Gaze Target Estimation Anywhere with Concepts
Abstract
Estimating human gaze targets from images in-the-wild is an important and formidable task. Existing approaches primarily employ brittle, multi-stage pipelines that require explicit inputs, like head bounding boxes and human pose, in order to identify the subject of gaze analysis. As a result, detection errors can cascade and lead to failure. Moreover, these prior works lack the flexibility of specifying the gaze analysis task via natural language prompting, an approach which has been shown to have significant benefits in convenience and scalability for other image analysis tasks.

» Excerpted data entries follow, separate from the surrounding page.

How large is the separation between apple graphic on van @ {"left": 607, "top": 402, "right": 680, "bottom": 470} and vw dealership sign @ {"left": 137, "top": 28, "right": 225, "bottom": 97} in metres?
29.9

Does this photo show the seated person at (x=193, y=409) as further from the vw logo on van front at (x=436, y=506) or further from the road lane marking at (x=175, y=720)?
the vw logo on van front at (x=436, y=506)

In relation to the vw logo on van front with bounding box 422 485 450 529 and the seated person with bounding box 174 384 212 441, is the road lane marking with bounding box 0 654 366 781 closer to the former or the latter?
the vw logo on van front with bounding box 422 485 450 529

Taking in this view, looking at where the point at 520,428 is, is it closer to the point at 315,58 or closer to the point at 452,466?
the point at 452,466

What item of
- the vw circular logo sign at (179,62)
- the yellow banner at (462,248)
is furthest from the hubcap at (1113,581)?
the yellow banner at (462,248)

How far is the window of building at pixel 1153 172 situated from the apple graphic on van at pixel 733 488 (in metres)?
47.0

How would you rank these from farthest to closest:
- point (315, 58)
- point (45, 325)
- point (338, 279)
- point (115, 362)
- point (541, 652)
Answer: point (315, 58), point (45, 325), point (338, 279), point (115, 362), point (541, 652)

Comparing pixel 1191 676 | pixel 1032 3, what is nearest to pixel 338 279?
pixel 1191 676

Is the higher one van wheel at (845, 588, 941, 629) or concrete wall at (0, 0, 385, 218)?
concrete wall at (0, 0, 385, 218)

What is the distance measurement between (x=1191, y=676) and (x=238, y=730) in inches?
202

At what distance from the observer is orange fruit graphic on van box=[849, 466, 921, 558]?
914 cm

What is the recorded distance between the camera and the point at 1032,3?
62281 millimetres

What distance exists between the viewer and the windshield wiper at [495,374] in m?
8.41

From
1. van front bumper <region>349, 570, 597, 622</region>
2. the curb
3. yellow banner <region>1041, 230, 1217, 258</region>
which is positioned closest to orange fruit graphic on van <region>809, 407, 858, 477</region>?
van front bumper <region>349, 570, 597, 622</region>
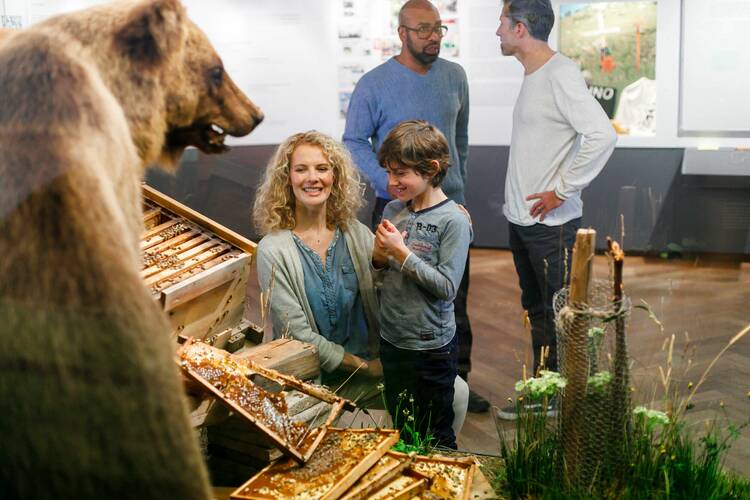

To overcome these liimtations, we introduce the Promptable Gaze Target Estimation (PGE) task, a new end-to-end, concept-driven paradigm for gaze analysis. PGE conditions gaze prediction on flexible user text or visual prompts (e.g., "the boy in the red shirt" or "person in point [0.52, 0.48]") to identify a specific subject for gaze analysis. This approach integrates subject localization with gaze estimation, and eliminates the rigid dependency on intermediate analysis stages. We develop a scalable data engine to generate Gaze-Co (Gaze Estimation with Concepts), a dataset and benchmark of 120K high-quality, prompt-annotated image pairs. We also propose AnyGaze, the first model designed for PGE. AnyGaze uses a transformer-based detector to fuse features from frozen encoders and simultaneously solves subject localization, in/out-of-frame presence, and gaze target heatmap estimation. AnyGaze achieves state-of-the-art performance on multiple PGE benchmarks, setting a strong baseline for this new problem even on a difficult out-of-domain, real-world clinical dataset. We will open-source the AnyGaze model and the Gaze-Co benchmark.